Matt.GC
TS Member
You're not being overly emotionless. Your feelings on the matter are sensible and rational. You didn't know her. This doesn't make you a bad person, you're being told to be depressed and sad by being force fed it in the media and shouldn't be guilt tripped into it, especially since you yourself have lost a loved one this year which I'm very sorry to hear Matt.People who’ve been have said that it’s surprisingly moving, and that the gravity of the situation doesn’t really hit you until you’re in there. News reporters have said that everyone exiting has looked visibly emotional, even people who didn’t necessarily expect to be.
Also, I know that some people have been affected by it because it reminds them of their own grief. For instance, I know my dad (who doesn’t even particularly like the royals) said he’d been more affected by it than he’d expected because it reminded him of his mum/my nan, who died of cancer in July.
Everyone’s process is different when it comes to death. If some people are comforted by queueing 24 hours to see the coffin, then that’s fine, in my eyes. I don’t really feel any sense of personal loss or severe grief over the Queen’s death, but I know some people have been really quite shaken by it. So much so that I often feel like I’m overly emotionless and don’t respect our monarch enough…
Of course people coming out would be emotional. They're facing an expensive winter, are extremely tired from standing multiple hours in a queue and have just come out of a morbid, silent room with a corpse in it. As you'd expect, news reporters would be focusing on Claire and Gary from Milton Keynes blubbing on the way out because it supports their narrative.
I'm sure the Queen was a lovely lady. We're being bombarded with media at the moment to try and shine her in the best light possible (which you would have when most people die) and it actually looks like she may have had a decent sense of humour. But I wouldn't really know because, like most of the people down there, I never met her, I didn't know her, had no relationship with her and I'm not related to her.
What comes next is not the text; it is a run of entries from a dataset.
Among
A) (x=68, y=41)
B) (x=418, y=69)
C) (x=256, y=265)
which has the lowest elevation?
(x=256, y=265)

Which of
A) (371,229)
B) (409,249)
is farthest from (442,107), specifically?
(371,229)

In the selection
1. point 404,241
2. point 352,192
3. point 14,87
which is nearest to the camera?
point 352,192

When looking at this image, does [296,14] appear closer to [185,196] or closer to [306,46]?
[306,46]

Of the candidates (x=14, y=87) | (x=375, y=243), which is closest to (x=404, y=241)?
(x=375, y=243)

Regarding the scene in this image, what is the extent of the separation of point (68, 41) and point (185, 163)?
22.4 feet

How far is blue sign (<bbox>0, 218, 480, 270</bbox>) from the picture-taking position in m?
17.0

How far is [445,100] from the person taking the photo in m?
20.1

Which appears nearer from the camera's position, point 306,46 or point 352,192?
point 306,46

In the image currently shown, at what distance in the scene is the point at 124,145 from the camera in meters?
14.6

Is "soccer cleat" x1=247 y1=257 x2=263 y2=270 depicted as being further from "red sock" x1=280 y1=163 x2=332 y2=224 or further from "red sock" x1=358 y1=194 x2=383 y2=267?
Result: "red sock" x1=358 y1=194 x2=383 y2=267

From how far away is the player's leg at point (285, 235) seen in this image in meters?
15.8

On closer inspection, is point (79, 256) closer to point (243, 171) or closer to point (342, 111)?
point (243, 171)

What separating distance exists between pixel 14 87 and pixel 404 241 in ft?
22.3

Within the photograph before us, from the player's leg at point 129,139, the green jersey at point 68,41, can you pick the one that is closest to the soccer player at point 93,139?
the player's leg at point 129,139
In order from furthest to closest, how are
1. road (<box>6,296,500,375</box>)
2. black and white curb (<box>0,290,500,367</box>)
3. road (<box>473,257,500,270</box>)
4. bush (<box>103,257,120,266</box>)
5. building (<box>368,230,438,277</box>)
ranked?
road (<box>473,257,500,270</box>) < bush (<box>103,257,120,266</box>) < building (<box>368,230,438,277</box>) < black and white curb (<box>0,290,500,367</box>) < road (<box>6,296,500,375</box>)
I'm also not stupid enough to pretend that the death of a monarch who reigned for 70 years is going to be anything but a major news story and national event. But the only part of the news a couple of days ago that made me well up was hearing that little girls mothers words which were heartbreaking. It's getting me emotional as I type. It didn't come until near the end of the programme after tonnes of stuff about queues and royals walking around looking at bunches of flowers.
I have a girl of similar age to her, a grandmother who has deteriated in recent months who is of similar age as the Queen was and a loved one who came out of his fourth operation for a spreading cancer on Thursday. Most of us up and down the country will be in similar situations. I wouldn't dream of elevating the death of someone I don't know who lived a full 96 years and died peacefully in a palace surrounded by her loved ones to that of people I do care about or who have died in truly tragic circumstances. That's why I find some of these comparisons warped and a Insensitive.